ЧТО НУЖНО СДЕЛАТЬ:
a: Перечислите все процессы, которые, согласно отрывку о русском дворянстве, происходили вокруг идейного охранительно-черносотенного дворянства.
b: Какой очаг православной духовности отрывок о русском дворянстве называет главным?

При всём том важно подчеркнуть, что до самой революции русское дворянство продолжало нести государствообразующее и культурообразующее бремя, определяя развитие ключевых областей жизни православной Империи. Значительная (хоть и меньшая) его доля сохраняла христианское благочестие и дворянскую честь с комплексом добродетелей и сугубо – самоотверженное служение Отечеству на военной и гражданской службе, культуросозидание и напряжённый умственный труд в ответ на вечные метафизические вопросы в преломлении к современности, на сложнейшие вызовы эпохи и практические решения по ним. Особую ценность представлял собою сознательно-идейный русско-патриотический круг дворянства, на котором, в сущности, и продолжала держаться Империя. Идейное охранительно-черносотенное дворянство стало тем очагом, вокруг которого происходило возрождение и консолидация патриотической аристократии, сближение всех народных сословий, осуществлялось подлинное просвещение в православном русском духе, восстановление единства с очагами православной духовности (главным среди которых стала Оптина пустынь – эпицентр дворянского пастырства). Именно против данной аристократии, а не рантье и сибаритов, и были направлены стрелы либеральных и социалистических революционеров – как информационные, так и пороховые.
Подлинным путём спасения русского народа и русской православной Империи в окружении погружающегося во мрак секуляризма и неоязычества Запада было не уничтожение иерархическо-сословного строя во главе с дворянством, а преобразование этого строя на духовно-нравственных началах и, прежде всего, – самого дворянства. Здесь критическое значение имел духовный подъём в самом духовном сословии, его пастырско-просветительской миссии и церковной жизни, находившейся в заметном упадке. Однако Божьим судом (о котором всё предшествующее столетие грозно предупреждали святые старцы) Россия и русский народ были приговорены пройти через принятое ими искушение построения общества не на духовных, а на рационалистических началах «свободы и равенства» и посвящения земной жизни не исканию и строительству Царства Божьего, а устроению как можно большего земного благополучия. Итог закономерен: «Кто имеет, тому дано будет и приумножится, а кто не имеет, у того отнимется и то, что имеет» (Мф.13:12).

ИСХОДНЫЕ ДАННЫЕ:
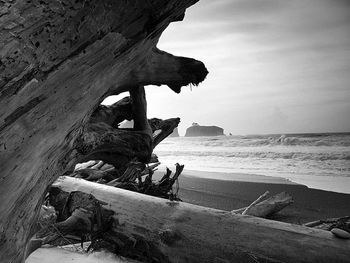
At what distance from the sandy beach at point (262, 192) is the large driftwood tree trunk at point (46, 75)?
3.78m

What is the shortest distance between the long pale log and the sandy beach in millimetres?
2125

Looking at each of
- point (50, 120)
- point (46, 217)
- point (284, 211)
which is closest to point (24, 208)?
point (50, 120)

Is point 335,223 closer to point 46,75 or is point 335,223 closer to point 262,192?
point 46,75

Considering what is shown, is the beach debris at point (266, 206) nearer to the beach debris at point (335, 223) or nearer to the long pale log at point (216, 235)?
the beach debris at point (335, 223)

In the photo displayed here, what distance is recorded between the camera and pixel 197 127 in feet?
311

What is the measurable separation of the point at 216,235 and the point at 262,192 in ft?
16.9

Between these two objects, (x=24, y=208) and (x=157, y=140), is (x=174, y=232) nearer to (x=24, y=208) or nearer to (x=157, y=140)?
(x=24, y=208)

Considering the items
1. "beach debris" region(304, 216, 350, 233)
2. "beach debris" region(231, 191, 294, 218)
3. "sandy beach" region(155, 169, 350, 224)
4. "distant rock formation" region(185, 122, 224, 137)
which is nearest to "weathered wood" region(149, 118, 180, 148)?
"beach debris" region(231, 191, 294, 218)

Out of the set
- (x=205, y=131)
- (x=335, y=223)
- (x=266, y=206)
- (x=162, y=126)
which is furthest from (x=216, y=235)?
(x=205, y=131)

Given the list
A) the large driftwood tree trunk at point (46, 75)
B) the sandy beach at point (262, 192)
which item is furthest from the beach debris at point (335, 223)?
the large driftwood tree trunk at point (46, 75)

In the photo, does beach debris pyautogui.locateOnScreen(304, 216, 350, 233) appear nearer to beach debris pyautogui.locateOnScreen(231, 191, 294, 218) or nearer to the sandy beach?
the sandy beach

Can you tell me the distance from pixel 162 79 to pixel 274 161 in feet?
36.3

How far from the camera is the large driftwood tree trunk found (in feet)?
3.69

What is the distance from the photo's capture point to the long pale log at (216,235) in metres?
2.33
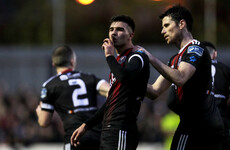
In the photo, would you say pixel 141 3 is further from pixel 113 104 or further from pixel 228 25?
pixel 113 104

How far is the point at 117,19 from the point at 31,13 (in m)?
19.2

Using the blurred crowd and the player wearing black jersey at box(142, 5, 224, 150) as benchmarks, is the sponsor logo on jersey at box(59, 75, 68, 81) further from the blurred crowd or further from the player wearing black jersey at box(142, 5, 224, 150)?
the blurred crowd

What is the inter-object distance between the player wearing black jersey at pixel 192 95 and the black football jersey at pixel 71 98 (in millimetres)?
1706

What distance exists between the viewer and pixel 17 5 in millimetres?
24938

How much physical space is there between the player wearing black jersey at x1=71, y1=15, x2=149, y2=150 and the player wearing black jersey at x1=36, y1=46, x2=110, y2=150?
1430mm

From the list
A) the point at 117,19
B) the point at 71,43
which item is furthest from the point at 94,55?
the point at 117,19

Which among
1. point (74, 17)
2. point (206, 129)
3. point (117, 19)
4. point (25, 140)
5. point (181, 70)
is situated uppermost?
point (74, 17)

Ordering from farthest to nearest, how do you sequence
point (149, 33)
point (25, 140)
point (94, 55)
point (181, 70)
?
point (149, 33) < point (94, 55) < point (25, 140) < point (181, 70)

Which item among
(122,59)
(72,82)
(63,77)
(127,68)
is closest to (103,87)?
(72,82)

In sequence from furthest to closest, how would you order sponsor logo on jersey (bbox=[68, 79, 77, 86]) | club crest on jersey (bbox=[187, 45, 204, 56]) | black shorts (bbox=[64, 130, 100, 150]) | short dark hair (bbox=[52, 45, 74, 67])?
short dark hair (bbox=[52, 45, 74, 67]), sponsor logo on jersey (bbox=[68, 79, 77, 86]), black shorts (bbox=[64, 130, 100, 150]), club crest on jersey (bbox=[187, 45, 204, 56])

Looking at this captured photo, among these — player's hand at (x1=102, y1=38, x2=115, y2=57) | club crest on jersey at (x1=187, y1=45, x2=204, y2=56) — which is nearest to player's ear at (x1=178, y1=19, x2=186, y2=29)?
club crest on jersey at (x1=187, y1=45, x2=204, y2=56)

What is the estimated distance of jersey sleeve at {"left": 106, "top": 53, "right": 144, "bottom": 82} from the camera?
543 cm

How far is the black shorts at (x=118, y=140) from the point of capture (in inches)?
221

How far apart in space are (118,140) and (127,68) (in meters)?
0.80
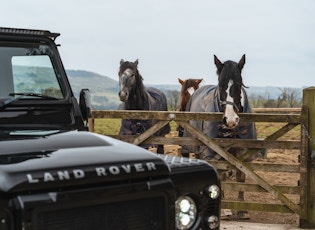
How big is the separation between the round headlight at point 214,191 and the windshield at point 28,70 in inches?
63.6

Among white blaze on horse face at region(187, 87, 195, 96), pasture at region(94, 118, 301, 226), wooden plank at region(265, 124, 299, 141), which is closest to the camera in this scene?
wooden plank at region(265, 124, 299, 141)

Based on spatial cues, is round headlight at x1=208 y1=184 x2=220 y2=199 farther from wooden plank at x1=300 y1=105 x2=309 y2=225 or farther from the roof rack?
wooden plank at x1=300 y1=105 x2=309 y2=225

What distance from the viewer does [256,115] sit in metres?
7.02

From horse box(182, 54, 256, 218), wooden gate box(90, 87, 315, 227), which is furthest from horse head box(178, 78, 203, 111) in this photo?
wooden gate box(90, 87, 315, 227)

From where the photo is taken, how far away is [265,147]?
23.0 ft

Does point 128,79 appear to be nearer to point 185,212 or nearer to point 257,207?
point 257,207

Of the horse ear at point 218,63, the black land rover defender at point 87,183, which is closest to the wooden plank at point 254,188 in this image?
the horse ear at point 218,63

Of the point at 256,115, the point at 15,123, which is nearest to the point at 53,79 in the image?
A: the point at 15,123

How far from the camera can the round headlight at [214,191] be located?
317 centimetres

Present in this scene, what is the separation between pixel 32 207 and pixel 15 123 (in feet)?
4.54

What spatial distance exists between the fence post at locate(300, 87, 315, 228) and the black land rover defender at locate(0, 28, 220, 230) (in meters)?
3.82

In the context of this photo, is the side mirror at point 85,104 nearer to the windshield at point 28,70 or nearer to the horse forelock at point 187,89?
the windshield at point 28,70

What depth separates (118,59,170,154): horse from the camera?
35.7 ft

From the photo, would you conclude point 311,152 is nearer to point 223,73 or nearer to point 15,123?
point 223,73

ОТВЕТЫ ПО ЗАДАНИЯМ:
a:
1. Возрождение и консолидация патриотической аристократии.
2. Сближение всех народных сословий.
3. Подлинное просвещение в православном русском духе.
4. Восстановление единства с очагами православной духовности.

b: Оптину пустынь.